LSE and Deutsche Börse finalise merger details

Mar 17th, 2016 | By | Category: ETF and Index News

London Stock Exchange Group (LSEG) and Deutsche Börse AG (DBAG) have agreed on the terms of a recommended all-share merger of equals of LSEG and DBAG. The announcement follows talks in February over the potential merger of the two businesses.

London Stock Exchange and Deutsche Börse finalise merger details

ETF trading hubs LSE and Deutsche Boerse finalise details of merger agreement.

The merger will see a new UK holding company created called “UK TopCo”, which will acquire LSEG by way of a scheme of arrangement and will acquire DBAG by making a securities exchange offer to all shareholders of DBAG.

Under the terms of the merger, LSEG shareholders will be entitled to receive 0.4421 UK TopCo shares in exchange for each LSEG share, and DBAG shareholders will be entitled to receive one UK TopCo share in exchange for each DBAG share. Assuming 100% acceptance, LSEG shareholders and DBAG shareholders will own 45.6% and 54.4%, respectively of UK TopCo on a fully diluted basis.

UK TopCo has been incorporated in the UK and will have a unitary board with equal representation from LSEG and DBAG. LSEG will maintain a one-tier-board system, while DBAG will maintain a two-tier-board system subject to applicable co-determination rules.

Xavier Rolet, CEO of LSEG, said in a statement: “We are creating an industry-defining combination, which will be a leading global market infrastructure business, very well positioned to create new benefits and efficiencies for our customers and increase value for our shareholders. Our highly complementary businesses will accelerate growth. Our shareholders will also benefit from substantial cost and revenue synergies. The combined group will continue to be fully committed to the real economy, by supporting companies, including the 23 million SMEs across Europe that drive economic growth and job creation. We will create a European leader in global markets infrastructure.”

Carsten Kengeter, CEO of DBAG, added: “Strengthening the link between the two leading financial cities of Europe, Frankfurt and London, and building a network across Europe with Luxemburg, Paris and Milan will strengthen European capital markets. It is the logical evolution for our companies in a fundamentally changing industry. As a combined group we will create a European player that will compete on a global basis. Shareholders will have an opportunity to benefit from this industry defining and value enhancing combination through the execution of an accelerated growth strategy and the realisation of cost and revenue synergies.

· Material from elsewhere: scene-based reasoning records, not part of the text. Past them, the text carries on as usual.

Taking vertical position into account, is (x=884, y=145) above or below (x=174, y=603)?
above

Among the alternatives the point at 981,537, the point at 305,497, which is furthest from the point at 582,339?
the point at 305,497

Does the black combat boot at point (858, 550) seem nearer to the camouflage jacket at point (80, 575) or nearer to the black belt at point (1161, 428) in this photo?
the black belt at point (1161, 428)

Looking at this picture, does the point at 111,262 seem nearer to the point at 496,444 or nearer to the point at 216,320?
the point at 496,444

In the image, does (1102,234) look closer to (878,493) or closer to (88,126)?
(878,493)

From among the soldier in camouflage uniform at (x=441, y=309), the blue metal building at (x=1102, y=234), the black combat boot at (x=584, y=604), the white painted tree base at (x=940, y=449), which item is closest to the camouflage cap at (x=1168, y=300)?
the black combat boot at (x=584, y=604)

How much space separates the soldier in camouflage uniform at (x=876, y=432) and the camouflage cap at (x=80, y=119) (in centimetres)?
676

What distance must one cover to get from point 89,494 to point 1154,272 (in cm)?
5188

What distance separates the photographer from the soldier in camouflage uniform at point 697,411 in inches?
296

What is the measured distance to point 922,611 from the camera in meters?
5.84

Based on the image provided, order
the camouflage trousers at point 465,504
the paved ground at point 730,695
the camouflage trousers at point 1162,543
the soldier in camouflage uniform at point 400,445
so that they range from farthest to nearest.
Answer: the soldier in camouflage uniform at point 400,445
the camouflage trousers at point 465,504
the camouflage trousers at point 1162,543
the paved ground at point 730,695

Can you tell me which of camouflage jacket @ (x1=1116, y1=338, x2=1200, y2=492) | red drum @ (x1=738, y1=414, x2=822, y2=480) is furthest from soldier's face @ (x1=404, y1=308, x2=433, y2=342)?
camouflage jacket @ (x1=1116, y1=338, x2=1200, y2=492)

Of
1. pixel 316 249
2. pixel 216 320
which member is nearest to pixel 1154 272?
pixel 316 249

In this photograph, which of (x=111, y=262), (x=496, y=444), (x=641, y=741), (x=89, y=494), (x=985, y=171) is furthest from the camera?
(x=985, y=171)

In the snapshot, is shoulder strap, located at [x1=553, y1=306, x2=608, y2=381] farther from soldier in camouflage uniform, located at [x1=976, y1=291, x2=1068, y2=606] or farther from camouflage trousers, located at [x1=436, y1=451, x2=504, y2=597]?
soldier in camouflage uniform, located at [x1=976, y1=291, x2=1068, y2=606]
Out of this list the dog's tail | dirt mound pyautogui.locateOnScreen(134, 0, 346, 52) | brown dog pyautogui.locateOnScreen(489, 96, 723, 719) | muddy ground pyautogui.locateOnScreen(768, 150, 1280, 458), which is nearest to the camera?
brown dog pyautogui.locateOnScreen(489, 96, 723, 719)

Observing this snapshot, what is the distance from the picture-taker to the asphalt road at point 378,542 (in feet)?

It brings together two of the most respected and successful market infrastructure providers in the world to lead the way in European capital markets and set the benchmark for further growth and best-in-class services.”

The finalisation of the merger is conditional on receiving competition clearance from the relevant authorities in the European Union, the United States and Russia. There will also be formal regulatory approval and notification requirements in a number of jurisdictions, including Germany, the UK, France, Luxembourg, Italy and the US.

LSEG and DBAG have also announced the establishment of a Referendum Committee, composed of three members from each company, whose purpose is to consider the ramifications of any vote for the UK to leave the European Union. The groups recognise that a decision by the UK electorate to leave the European Union may undermine the current Capital Markets Union project, which seeks to remove barriers to the free flow of capital in Europe. Until the result of the upcoming referendum is known, the merger will proceed on the basis that existing regulatory and political structures will remain in place.

According to data from the Deutsche Bank ETF Annual Review and Outlook, the LSE held 32.4% of ETF exchange trading market share in Europe last year, while Borsa Italiana had 10.8% – a combined total for the LSEG of 43.2%. Deutsche Boerse had a market share of 24.4% in 2015. If a merger were to take place it could see a combined market share in on-exchange ETF trading of 66.8% in Europe.

It is currently expected that the merger will be completed by the end of 2016 or during Q1 2017.